**What to do:**
Rewrite the abstract's section starting with "IPO was applied" and going on through "and sincerity (EPI).", changing "sample" to "cohort".

**Given passage:**
"""
Published online by Cambridge University Press: 17 April 2020
Kernberg's classification of personality disorders (1987) differentiates psychic organization according to the severity: neurotic, borderline and psychotic. Lenzenweger et al. (2001) used a reduced version of IPO with 57 items developed by Kernberg and Clarkin (1995).
IPO was applied in a sample of patients and a control group. We expected to find an adequate reliability and validity of the inventory. Scales adequately distinguish content borderline, neurotic and psychotic.
Participants: 288 subjects (64.9% women), 116 patients attended to private clinical practice from February 2007 to September 2009. 172 control subjects matched by sex, social class and sincerity (EPI).
Transversal design, a measure collective in the comparison group and individual in patients ones. A group of patients was selected for the retest (n = 88).
Instruments. We applied IPO, the BPRS, MCMI-II and MIPS. Diagnoses according to DSM-IV-TR.
Internal consistency (Cronbach) was adequate for the three scales: .83; .90 and .89. The testretest reliability was correct for a mean interval of 44 days (.78; .81; .78). The validity analyses differed between diagnostic groups in Axis I (p< .05), but not in the clusters of personality (p>.05). No differences in BPRS with scale of borderline, but yes with neurotic and psychotic ones. The MCMI-II was properly differentiated by the three scales of the IPO.
The IPO is an useful scale with reliability and validity. The main drawback concerns certain aspects of the borderline scale.
"""
**Data extract:**
"""
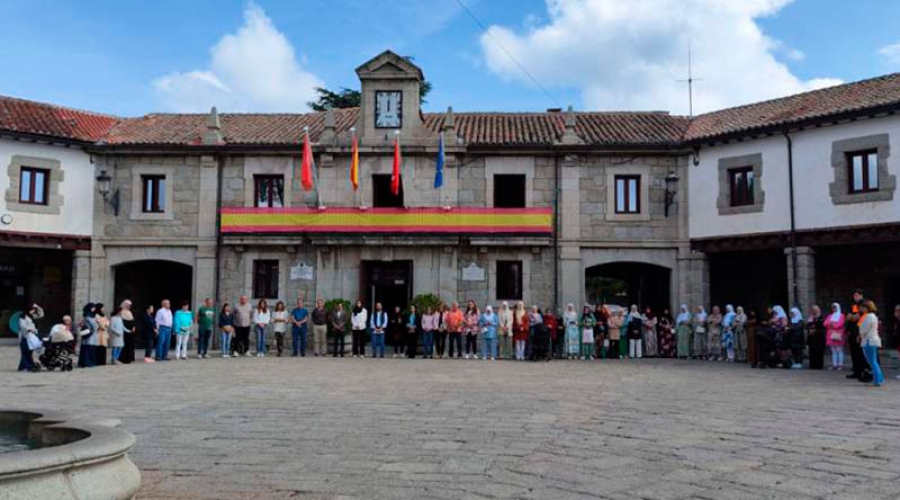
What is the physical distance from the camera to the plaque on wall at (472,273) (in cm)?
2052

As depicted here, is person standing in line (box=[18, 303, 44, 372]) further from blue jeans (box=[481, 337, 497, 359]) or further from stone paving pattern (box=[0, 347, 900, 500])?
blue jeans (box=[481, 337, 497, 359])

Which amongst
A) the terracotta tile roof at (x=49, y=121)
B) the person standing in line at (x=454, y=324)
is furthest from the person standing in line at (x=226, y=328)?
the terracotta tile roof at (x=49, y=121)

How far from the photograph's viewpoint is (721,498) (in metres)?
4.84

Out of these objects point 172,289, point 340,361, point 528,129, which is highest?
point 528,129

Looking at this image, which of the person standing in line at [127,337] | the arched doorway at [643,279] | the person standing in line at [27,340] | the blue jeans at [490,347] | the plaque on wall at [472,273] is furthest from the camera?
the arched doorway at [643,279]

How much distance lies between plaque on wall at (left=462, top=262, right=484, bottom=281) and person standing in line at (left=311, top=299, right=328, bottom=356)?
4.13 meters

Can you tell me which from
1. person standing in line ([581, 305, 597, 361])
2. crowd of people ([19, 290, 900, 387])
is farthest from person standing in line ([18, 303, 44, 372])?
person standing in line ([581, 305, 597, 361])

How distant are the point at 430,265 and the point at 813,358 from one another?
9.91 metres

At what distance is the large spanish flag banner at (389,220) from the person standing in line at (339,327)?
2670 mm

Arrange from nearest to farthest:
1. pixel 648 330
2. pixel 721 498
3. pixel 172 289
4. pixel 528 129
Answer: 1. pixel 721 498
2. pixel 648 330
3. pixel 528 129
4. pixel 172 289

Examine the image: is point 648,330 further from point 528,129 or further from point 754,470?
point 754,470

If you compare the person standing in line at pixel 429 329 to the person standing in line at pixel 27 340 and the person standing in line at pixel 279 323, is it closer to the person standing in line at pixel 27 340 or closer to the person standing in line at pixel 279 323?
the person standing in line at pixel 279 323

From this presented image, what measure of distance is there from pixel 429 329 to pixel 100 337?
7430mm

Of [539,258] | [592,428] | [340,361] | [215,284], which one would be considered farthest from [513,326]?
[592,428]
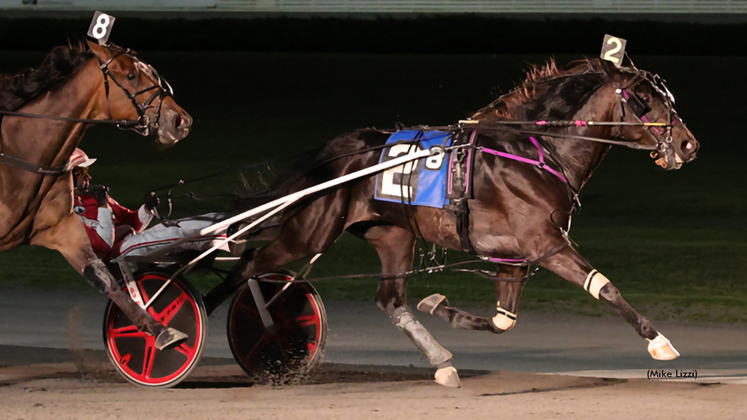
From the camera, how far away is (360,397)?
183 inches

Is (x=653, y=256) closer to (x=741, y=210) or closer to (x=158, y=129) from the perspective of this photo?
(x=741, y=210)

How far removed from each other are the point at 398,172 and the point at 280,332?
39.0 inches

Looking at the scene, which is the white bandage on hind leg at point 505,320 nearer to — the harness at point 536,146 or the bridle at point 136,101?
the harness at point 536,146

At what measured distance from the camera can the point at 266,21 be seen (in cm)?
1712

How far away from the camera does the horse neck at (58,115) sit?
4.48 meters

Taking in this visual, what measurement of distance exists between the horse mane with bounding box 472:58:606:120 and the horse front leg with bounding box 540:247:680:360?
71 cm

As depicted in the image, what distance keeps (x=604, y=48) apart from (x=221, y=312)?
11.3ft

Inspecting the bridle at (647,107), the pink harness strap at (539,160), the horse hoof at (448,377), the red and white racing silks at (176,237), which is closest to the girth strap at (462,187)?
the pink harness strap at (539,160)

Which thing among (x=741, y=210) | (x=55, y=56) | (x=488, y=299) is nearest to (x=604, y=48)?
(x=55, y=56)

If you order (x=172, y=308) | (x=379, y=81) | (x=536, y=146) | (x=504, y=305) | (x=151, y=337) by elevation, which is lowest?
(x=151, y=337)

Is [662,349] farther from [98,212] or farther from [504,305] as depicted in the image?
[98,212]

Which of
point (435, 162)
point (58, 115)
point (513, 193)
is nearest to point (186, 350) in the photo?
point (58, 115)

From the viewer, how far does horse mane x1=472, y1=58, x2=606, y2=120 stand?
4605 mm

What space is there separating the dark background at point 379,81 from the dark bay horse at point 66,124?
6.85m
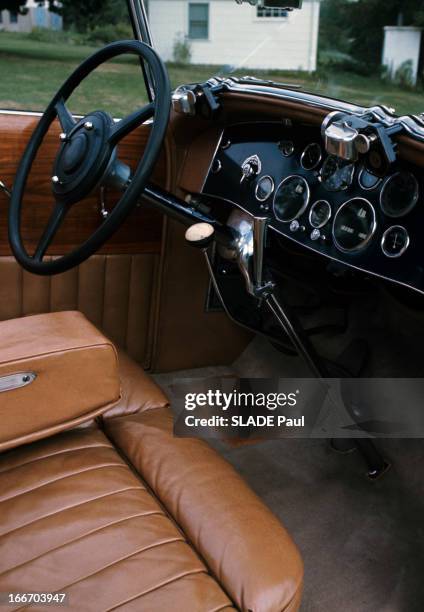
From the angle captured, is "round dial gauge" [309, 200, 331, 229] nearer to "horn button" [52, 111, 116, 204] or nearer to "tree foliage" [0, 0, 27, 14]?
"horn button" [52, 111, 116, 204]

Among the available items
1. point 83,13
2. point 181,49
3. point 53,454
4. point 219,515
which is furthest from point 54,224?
"""
**Output of the task:**
IPO was applied in a cohort of patients and a control group. We expected to find an adequate reliability and validity of the inventory. Scales adequately distinguish content borderline, neurotic and psychotic.
Participants: 288 subjects (64.9% women), 116 patients attended to private clinical practice from February 2007 to September 2009. 172 control subjects matched by sex, social class and sincerity (EPI).